Count the lines in the material below that contain the string "point", matching case exactly. How many are there? Reply with the number alone.

TASK MATERIAL —
● ● ●

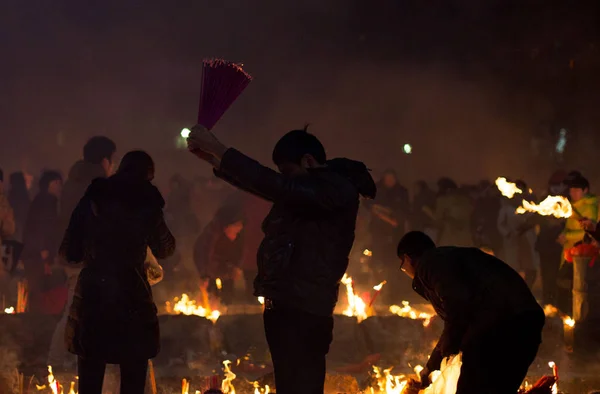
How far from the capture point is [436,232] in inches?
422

● ● ●

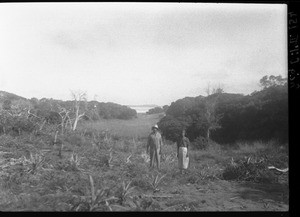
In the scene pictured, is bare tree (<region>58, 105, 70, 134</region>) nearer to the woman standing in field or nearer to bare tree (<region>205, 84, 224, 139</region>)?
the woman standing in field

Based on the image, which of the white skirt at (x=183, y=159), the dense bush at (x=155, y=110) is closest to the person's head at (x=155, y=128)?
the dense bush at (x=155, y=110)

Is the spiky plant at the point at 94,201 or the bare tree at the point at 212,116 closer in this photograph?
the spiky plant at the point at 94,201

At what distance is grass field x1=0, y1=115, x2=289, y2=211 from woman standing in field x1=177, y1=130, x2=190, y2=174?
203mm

● ● ●

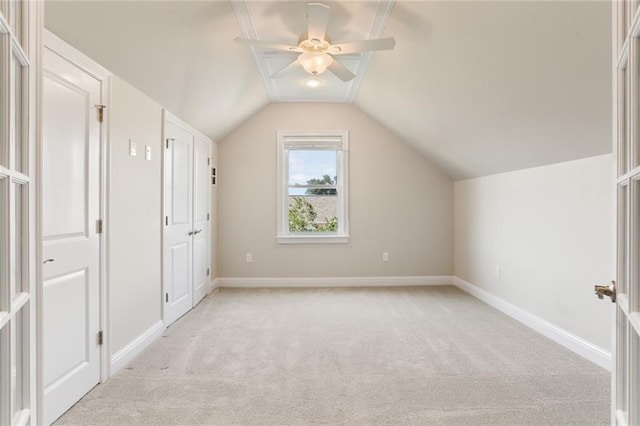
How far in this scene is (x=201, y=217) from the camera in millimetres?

● ● ●

COMPLETE OUTPUT — 3